**What to produce**.
In the article on Baltic stock exchanges below, do these statements agree with the text? (a) The Riga Stock Exchange index rose 59 percent last year. (b) The National Stock Exchange of Vilnius gained 13 percent. (c) Lithuania's economic improvement came from the services sector. Answer yes or no for each, quoting the deciding words.

Experts point to sure winners on the stock exchange

  • 2001-01-25
  • Kairi Kurm
TALLINN - According to the international financial services company Merrill Lynch, only six of the world's top 38 stock market indexes posted gains in 2000. And the Latvian and Estonian stock markets would have won second and third place on the list if they had been big enough to compete.

The index of the Riga Stock Exchange posted the largest rise in the Baltics last year, gaining 59 percent. The Tallinn Stock Exchange went up by 10 percent, while the National Stock Exchange of Vilnius dropped by 13 percent.

"Although external imbalances produced an economic slowdown and deterioration in 1998 and 1999, the widely feared scenario of recession failed to materialize," said Veikko Maripuu, head of research at the investment bank Suprema.

Estonia's growth was mainly driven by external improvement, while Latvia relies on the fastest growing domestic demand. Lithuania's general economic improvement was clearly accomplished by the services sector.

**Recorded data**.

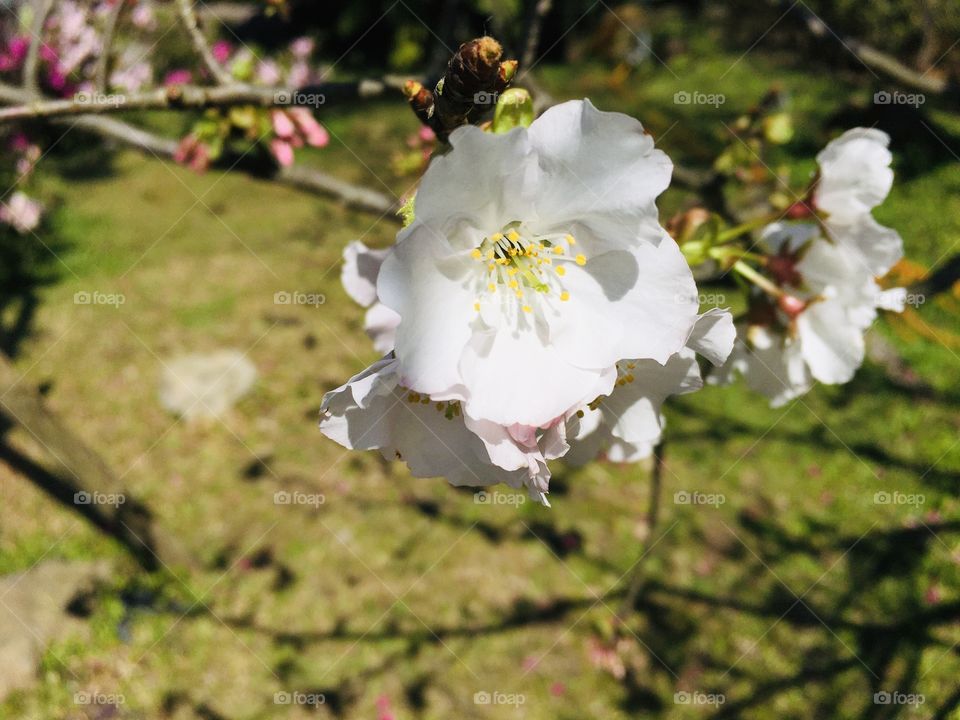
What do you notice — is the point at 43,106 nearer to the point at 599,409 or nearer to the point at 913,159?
the point at 599,409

**Result of the exercise**.
(a) Yes: "The index of the Riga Stock Exchange posted the largest rise in the Baltics last year, gaining 59 percent."
(b) No: "the National Stock Exchange of Vilnius dropped by 13 percent."
(c) Yes: "Lithuania's general economic improvement was clearly accomplished by the services sector."